Joe Biden has claimed he is on course to win the US presidential election and issued a plea for national unity, even as Donald Trump threatens to fight the outcome in court.
The former vice-president flipped the crucial battleground states of Michigan and Wisconsin on Wednesday, giving him 264 electoral college votes to Trump’s 214. The target is 270 to secure the White House.
“After a long night of counting, it’s clear that we’re winning enough states to reach 270 electoral votes need to win the presidency,” Biden said in Wilmington, Delaware. “I’m not here to declare that we’ve won but I am here to report that, when the count is finished, we believe we will be the winners.”
Biden praised a historic turnout of about 150 million and noted that he was set to win Wisconsin by 20,000 votes, similar to the president’s margin in 2016, and leading in Michigan by more than 35,000 votes and growing – substantially more than Trump managed four years ago. Both states have been called for Biden.
As Trump seeks to fire up his supporters for a bitter legal struggle, Biden called for people on both sides “to unite, to heal, to come together as a nation”.
With his running mate, Kamala Harris, standing nearby, Biden struck the tone of a president-elect: “I will work as hard for those who didn’t vote for me as I will for those who did vote for me. Now, every vote must be counted. No one’s going to take our democracy away from us. Not now. Not ever.”

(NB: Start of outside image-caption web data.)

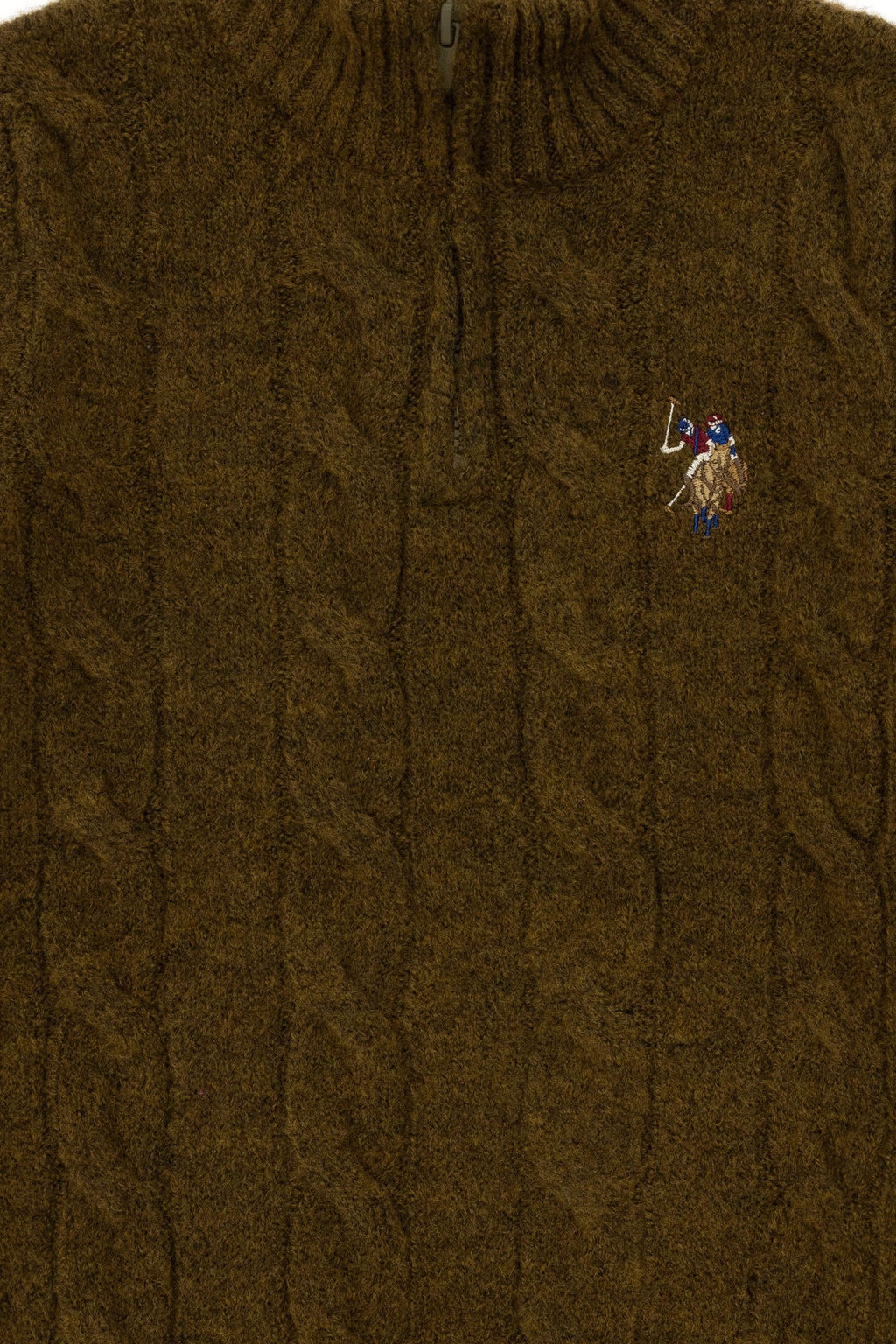 Свитер цвета хаки для мальчика Неожиданная скидка в корзине - U.s. polo assn фото 3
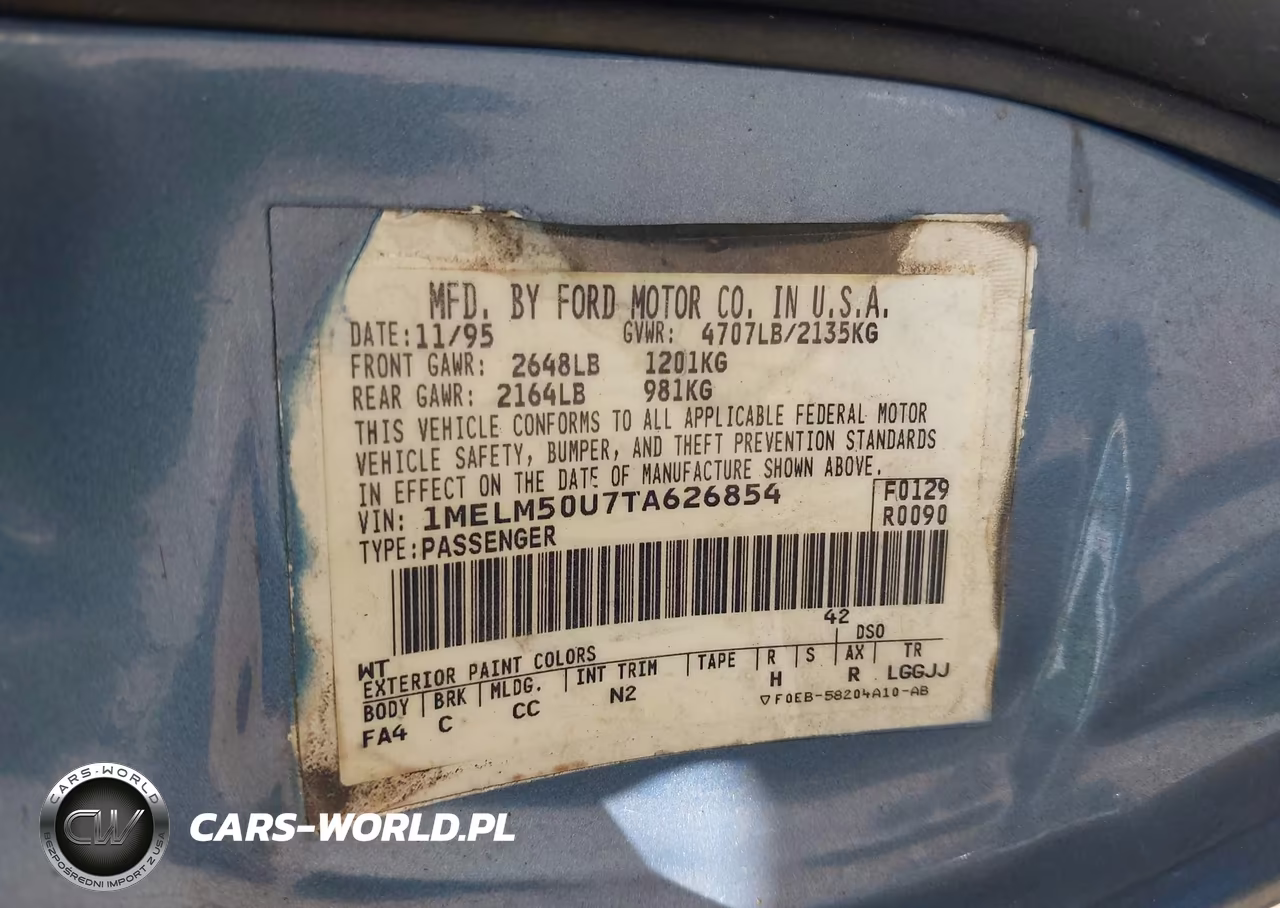 1999 Mercury Sable Ls VIN:1MEFM53S9XG603893 - 9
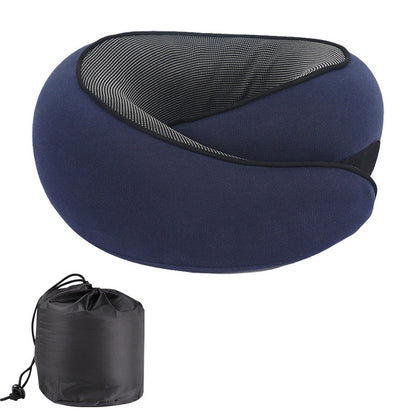Memory Foam Travel Neck Pillow – Adjustable
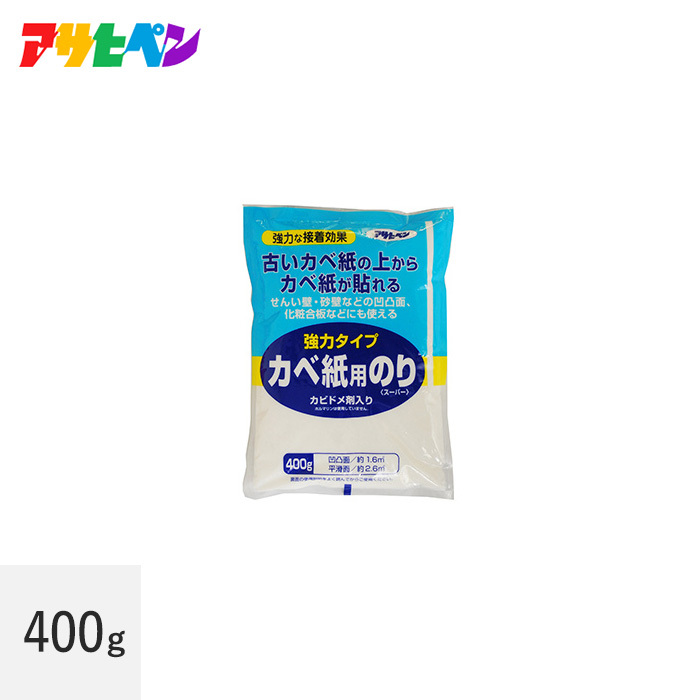 Yahoo! Yahoo!ショッピング(ヤフー ショッピング)アサヒペン カベ紙用のりスーパー（強力タイプ）400g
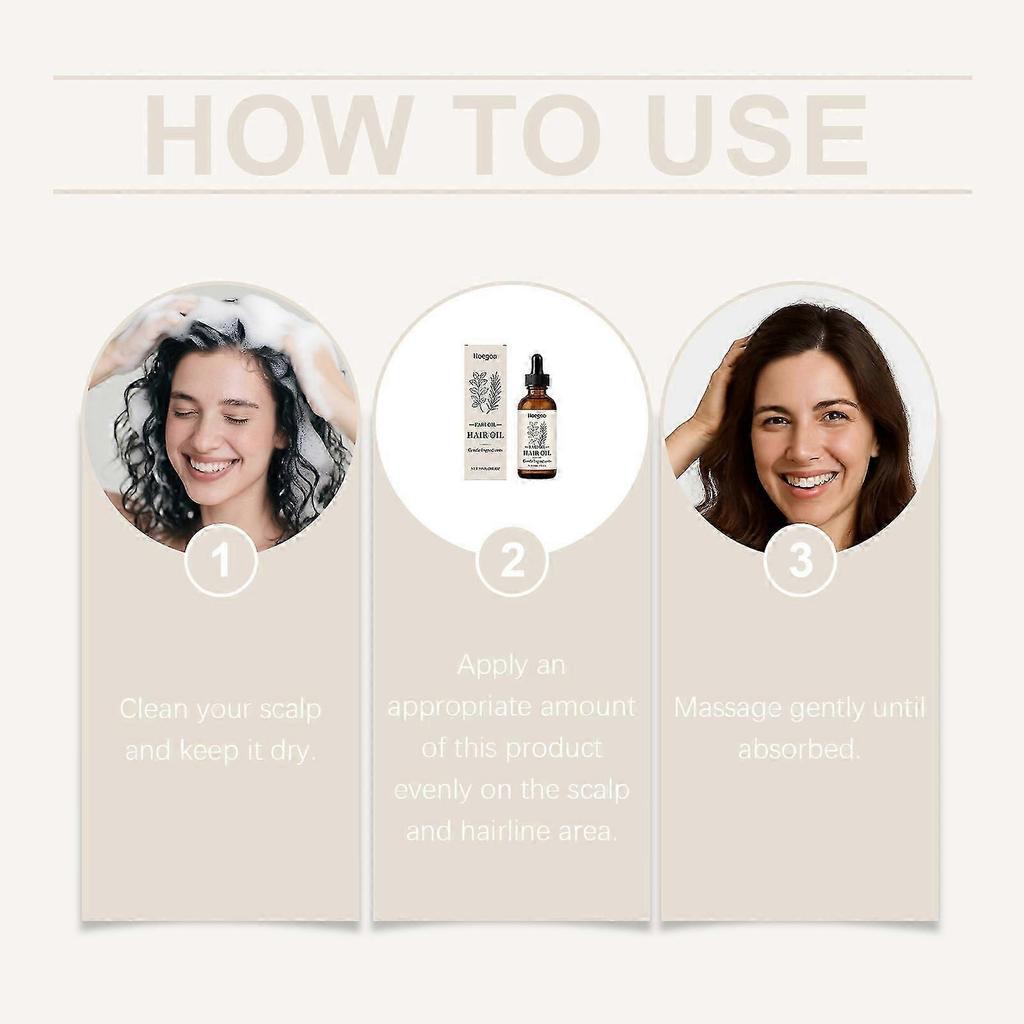 Hoegoa Hair Care Essence Oil Gently Protects The Scalp, Making It Soft, Smooth And Lustrous, Nourishing Hair Care Oil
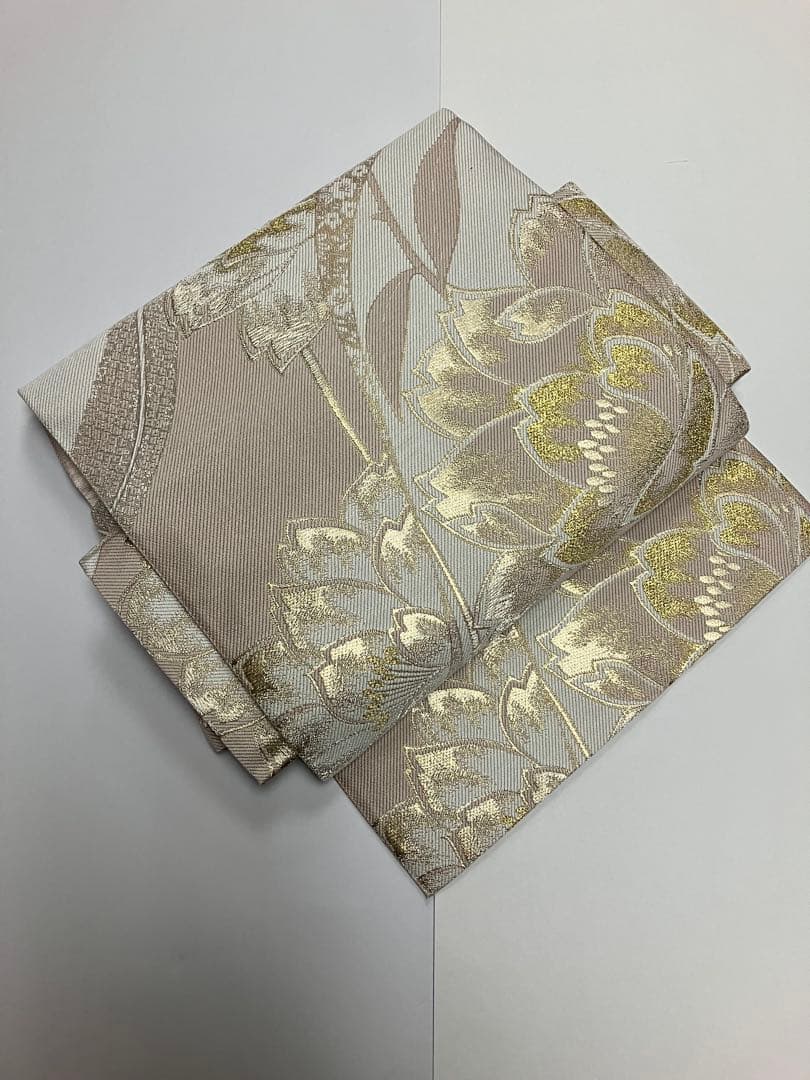 お仕立て上がり名古屋帯　新品未使用品　正絹　西陣織　No.338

It was a clear rebuke to Trump’s attempt to sow doubt with claims of fraud and threats to dispute the election all the way to the supreme court, ushering in a potentially prolonged and messy endgame to the election.
Late on Wednesday there were signs of desperation as Trump felt his presidency slipping away. He tweeted a thread stating that he was establishing a “claim” on Pennsylvania, Georgia and North Carolina, all of which remain too close to call.
“We have claimed, for Electoral Vote purposes, the Commonwealth of Pennsylvania (which won’t allow legal observers) the State of Georgia, and the State of North Carolina, each one of which has a BIG Trump lead,” he wrote.